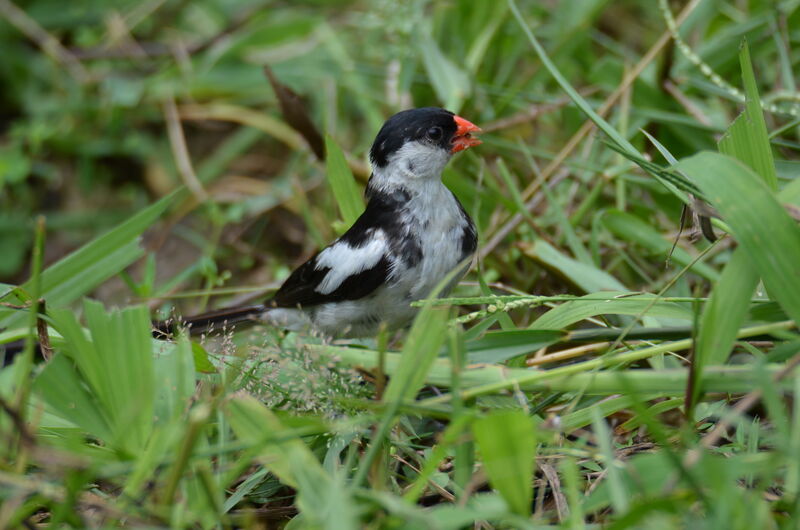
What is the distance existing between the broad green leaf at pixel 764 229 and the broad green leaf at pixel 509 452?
1.88 feet

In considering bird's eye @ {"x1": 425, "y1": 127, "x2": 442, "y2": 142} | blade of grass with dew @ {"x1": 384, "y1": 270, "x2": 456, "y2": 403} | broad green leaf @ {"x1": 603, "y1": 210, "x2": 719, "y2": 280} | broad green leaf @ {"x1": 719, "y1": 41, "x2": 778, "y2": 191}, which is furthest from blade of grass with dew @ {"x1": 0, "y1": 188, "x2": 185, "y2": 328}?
broad green leaf @ {"x1": 719, "y1": 41, "x2": 778, "y2": 191}

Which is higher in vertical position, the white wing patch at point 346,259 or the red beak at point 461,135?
the red beak at point 461,135

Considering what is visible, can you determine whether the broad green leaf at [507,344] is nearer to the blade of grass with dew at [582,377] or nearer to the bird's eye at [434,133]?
the blade of grass with dew at [582,377]

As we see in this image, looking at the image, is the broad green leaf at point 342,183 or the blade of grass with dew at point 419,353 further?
the broad green leaf at point 342,183

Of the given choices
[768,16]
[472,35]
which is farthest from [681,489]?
[472,35]

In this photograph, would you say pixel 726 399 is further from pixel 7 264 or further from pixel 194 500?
pixel 7 264

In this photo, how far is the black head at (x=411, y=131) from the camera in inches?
109

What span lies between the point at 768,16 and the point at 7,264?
373 cm

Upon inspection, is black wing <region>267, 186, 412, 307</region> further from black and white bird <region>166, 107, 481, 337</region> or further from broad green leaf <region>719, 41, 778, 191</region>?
broad green leaf <region>719, 41, 778, 191</region>

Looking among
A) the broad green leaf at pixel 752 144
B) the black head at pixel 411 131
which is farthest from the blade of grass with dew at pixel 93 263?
the broad green leaf at pixel 752 144

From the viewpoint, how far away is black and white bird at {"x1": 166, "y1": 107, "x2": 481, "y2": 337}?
8.45ft

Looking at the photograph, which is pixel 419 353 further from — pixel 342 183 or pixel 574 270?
pixel 342 183

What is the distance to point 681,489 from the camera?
1.46 metres

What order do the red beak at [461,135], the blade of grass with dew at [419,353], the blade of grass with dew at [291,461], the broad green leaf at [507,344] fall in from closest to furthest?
the blade of grass with dew at [291,461], the blade of grass with dew at [419,353], the broad green leaf at [507,344], the red beak at [461,135]
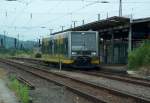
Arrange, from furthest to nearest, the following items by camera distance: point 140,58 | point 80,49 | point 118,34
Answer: point 118,34 < point 80,49 < point 140,58

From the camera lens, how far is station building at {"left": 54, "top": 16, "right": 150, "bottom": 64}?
123ft

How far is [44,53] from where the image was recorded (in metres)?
47.6

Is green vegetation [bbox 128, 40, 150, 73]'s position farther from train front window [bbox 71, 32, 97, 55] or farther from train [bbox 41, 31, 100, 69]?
train front window [bbox 71, 32, 97, 55]

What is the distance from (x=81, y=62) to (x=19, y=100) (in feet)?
70.6

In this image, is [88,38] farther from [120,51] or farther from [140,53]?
[120,51]

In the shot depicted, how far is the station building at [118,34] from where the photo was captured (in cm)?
3759

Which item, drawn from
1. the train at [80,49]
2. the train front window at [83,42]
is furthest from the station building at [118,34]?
the train at [80,49]

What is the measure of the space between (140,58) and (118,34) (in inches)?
644

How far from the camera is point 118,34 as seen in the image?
4934 centimetres

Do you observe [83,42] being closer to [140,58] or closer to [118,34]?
[140,58]

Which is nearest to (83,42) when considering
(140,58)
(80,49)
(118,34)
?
(80,49)

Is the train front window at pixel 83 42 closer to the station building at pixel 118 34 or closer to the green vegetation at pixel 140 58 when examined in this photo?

任务说明 —
把上面的全部行逐字重新录入一遍，答案中不要包含图片。

完整答案 —
What is the distance existing between the broad green leaf at pixel 764 229 and the broad green leaf at pixel 509 452?
1.88 feet

In considering bird's eye @ {"x1": 425, "y1": 127, "x2": 442, "y2": 142} | blade of grass with dew @ {"x1": 384, "y1": 270, "x2": 456, "y2": 403} | broad green leaf @ {"x1": 603, "y1": 210, "x2": 719, "y2": 280} | broad green leaf @ {"x1": 719, "y1": 41, "x2": 778, "y2": 191}, which is furthest from blade of grass with dew @ {"x1": 0, "y1": 188, "x2": 185, "y2": 328}?
broad green leaf @ {"x1": 719, "y1": 41, "x2": 778, "y2": 191}

Which is higher in vertical position, the white wing patch at point 346,259 or the red beak at point 461,135?
the red beak at point 461,135

Considering what is visible, can you determine whether the broad green leaf at [507,344] is nearer to the blade of grass with dew at [582,377] or nearer to the bird's eye at [434,133]?
the blade of grass with dew at [582,377]

As we see in this image, looking at the image, is the broad green leaf at point 342,183 or the blade of grass with dew at point 419,353 further?
the broad green leaf at point 342,183

Of the given choices
[768,16]
[472,35]
which is farthest from [681,489]?
[472,35]

In this photograph, would you say pixel 726 399 is further from pixel 7 264 or further from pixel 194 500?
pixel 7 264

In this photo, how far is the black head at (x=411, y=131) from the camera in inches?
109

What span lies between the point at 768,16 and the point at 7,264?
373 cm

Upon inspection, is black wing <region>267, 186, 412, 307</region> further from black and white bird <region>166, 107, 481, 337</region> or further from broad green leaf <region>719, 41, 778, 191</region>?
broad green leaf <region>719, 41, 778, 191</region>

Looking among
A) the broad green leaf at pixel 752 144
B) the black head at pixel 411 131
which is farthest from the blade of grass with dew at pixel 93 263?
the broad green leaf at pixel 752 144

From the viewpoint, how far away is black and white bird at {"x1": 166, "y1": 107, "x2": 481, "y2": 337}?
8.45ft

Looking at the photograph, which is pixel 419 353 further from — pixel 342 183 or pixel 574 270?
pixel 342 183

What is the distance to point 681,489 from the camera?
1.46 metres

What order do the red beak at [461,135], the blade of grass with dew at [419,353], the blade of grass with dew at [291,461], the broad green leaf at [507,344] fall in from closest to furthest?
the blade of grass with dew at [291,461], the blade of grass with dew at [419,353], the broad green leaf at [507,344], the red beak at [461,135]
Arrange, from furthest to nearest, the following items by camera distance: point 140,58 | point 80,49 | point 118,34
Answer: point 118,34 < point 80,49 < point 140,58

From the camera lens, how far is station building at {"left": 54, "top": 16, "right": 150, "bottom": 64}?
123ft

How far is [44,53] from where the image was recorded (in metres)?
47.6

Is green vegetation [bbox 128, 40, 150, 73]'s position farther from train front window [bbox 71, 32, 97, 55] or farther from train [bbox 41, 31, 100, 69]?
train front window [bbox 71, 32, 97, 55]

What is the distance from (x=81, y=62) to (x=19, y=100) (in feet)?
70.6

In this image, is [88,38] farther from [120,51] or farther from [140,53]?
[120,51]

In the shot depicted, how far is the station building at [118,34] from where the photo was captured (in cm)?
3759

Which item, drawn from
1. the train at [80,49]
2. the train front window at [83,42]
is furthest from the station building at [118,34]?
the train at [80,49]

What is the measure of the space between (140,58) and (118,34) (in inches)?
644

How far from the camera is point 118,34 as seen in the image?
4934 centimetres

Do you observe [83,42] being closer to [140,58] or closer to [118,34]?
[140,58]

Which is nearest to (83,42) when considering
(140,58)
(80,49)
(118,34)
?
(80,49)

Is the train front window at pixel 83 42 closer to the station building at pixel 118 34 or closer to the green vegetation at pixel 140 58 when examined in this photo?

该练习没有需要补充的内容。